The mechanics of one successful pollination event:

  1. An anther splits open and releases pollen grains. Each grain is a tiny haploid male gametophyte enclosed in a tough, sculpted wall.
  2. A vector — wind, animal, water — carries the grain to a receptive stigma of the same species.
  3. The stigma's surface chemistry recognizes the pollen and (usually) admits only conspecific grains. Self-incompatibility loci can also block self-pollination.
  4. The grain hydrates and germinates a pollen tube that grows down through the style under genetic control of the female tissue.
  5. The tube reaches the ovule and discharges two sperm cells. One fertilizes the egg → embryo. The other fertilizes the central cell → triploid endosperm. (This double fertilization is unique to flowering plants.)
  6. Each fertilized ovule becomes a seed; the surrounding ovary tissue ripens into a fruit.

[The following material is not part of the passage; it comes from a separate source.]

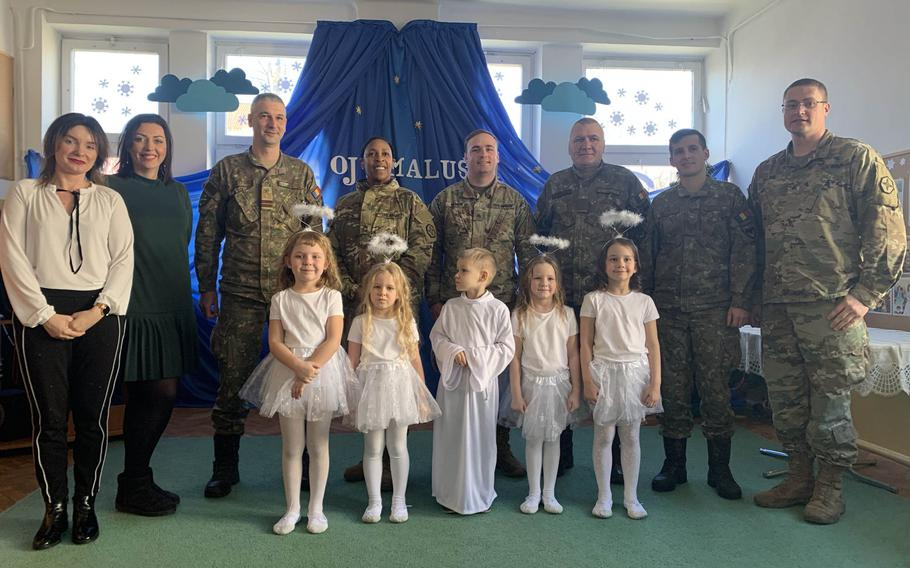 U.S. and Romanian soldiers pose with students and others following a children's concert at the Miejskie Przedszkole school in Elk, Poland, Feb. 5, 2020.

Pollen tube growth A pollen grain on a stigma germinates a tube growing down the style to the ovary, where it discharges sperm at an ovule. Stigma Style Ovary Ovules Pollen grain Pollen tube

The pollen tube can be astonishingly fast — a maize tube grows the length of the silk (often 30 cm!) in under 24 hours. It is the longest single cell in the plant kingdom.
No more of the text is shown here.